Process parameter-driven regulation of non-uniform plasma discharge behavior for optimizing heat transfer in MPCVD

Microwave plasma chemical vapor deposition (MPCVD) is widely employed for diamond growth. The surface temperature of the diamond seed is a key focus in practical engineering. A significant temperature gradient between the center and the edge, caused by non-uniform plasma discharge, has been considered as a critical factor contributing to defect formation. Regulating the operating parameters of the MPCVD reactor can effectively improve the radial uniformity of the growth surface temperature, which requires detailed modeling of fluid heat conduction and plasma radiative heat transfer.
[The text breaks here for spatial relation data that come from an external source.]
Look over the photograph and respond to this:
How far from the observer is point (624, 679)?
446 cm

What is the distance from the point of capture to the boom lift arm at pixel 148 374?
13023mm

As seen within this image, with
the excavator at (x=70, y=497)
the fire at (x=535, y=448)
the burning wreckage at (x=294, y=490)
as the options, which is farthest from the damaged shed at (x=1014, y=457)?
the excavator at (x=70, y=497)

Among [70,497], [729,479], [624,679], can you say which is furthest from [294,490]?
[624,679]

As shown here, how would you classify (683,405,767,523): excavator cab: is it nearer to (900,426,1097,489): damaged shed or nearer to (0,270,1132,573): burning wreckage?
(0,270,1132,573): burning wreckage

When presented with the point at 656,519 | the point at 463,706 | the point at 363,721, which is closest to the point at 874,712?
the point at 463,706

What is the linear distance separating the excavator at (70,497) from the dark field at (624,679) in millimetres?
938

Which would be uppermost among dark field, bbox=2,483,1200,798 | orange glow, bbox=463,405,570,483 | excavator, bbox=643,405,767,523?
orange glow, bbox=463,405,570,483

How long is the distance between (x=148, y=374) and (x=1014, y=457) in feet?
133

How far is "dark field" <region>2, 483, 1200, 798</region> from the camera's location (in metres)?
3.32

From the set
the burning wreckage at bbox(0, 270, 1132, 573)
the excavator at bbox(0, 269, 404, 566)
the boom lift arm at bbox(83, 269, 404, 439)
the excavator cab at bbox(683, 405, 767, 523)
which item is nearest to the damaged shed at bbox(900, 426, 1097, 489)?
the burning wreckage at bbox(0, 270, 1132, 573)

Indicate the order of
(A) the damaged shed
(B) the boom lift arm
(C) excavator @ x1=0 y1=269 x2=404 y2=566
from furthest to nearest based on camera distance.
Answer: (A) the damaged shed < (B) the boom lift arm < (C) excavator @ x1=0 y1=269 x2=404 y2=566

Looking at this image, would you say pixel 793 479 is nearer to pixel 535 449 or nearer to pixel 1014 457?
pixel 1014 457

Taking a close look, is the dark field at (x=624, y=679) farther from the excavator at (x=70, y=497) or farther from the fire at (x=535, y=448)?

In this work, we propose a novel multiphysics-reacting flow model, which accounts for the process of plasma from transient excitation to stationary heat transfer and solves the heat conduction and radiation equations fully coupled with the Helmholtz equation, laminar flow equations, electron drift-diffusion equations, and heavy species transport equations. The simulation results and the experimental results show excellent agreement under both pure hydrogen and hydrogen-methane plasma discharges, with the surface temperature error is within 40°C. The spatial distributions of electrons, hydrogen atoms and methyl radicals are successfully predicted, which also helps validate the effectiveness of the model. Furthermore, this work provides valuable guidance on process parameters, especially power and pressure, for optimizing the uniformity of surface temperature to meet the stringent requirements for high-quality diamond growth. The model, with its general applicability, can be applied to any MPCVD reactor.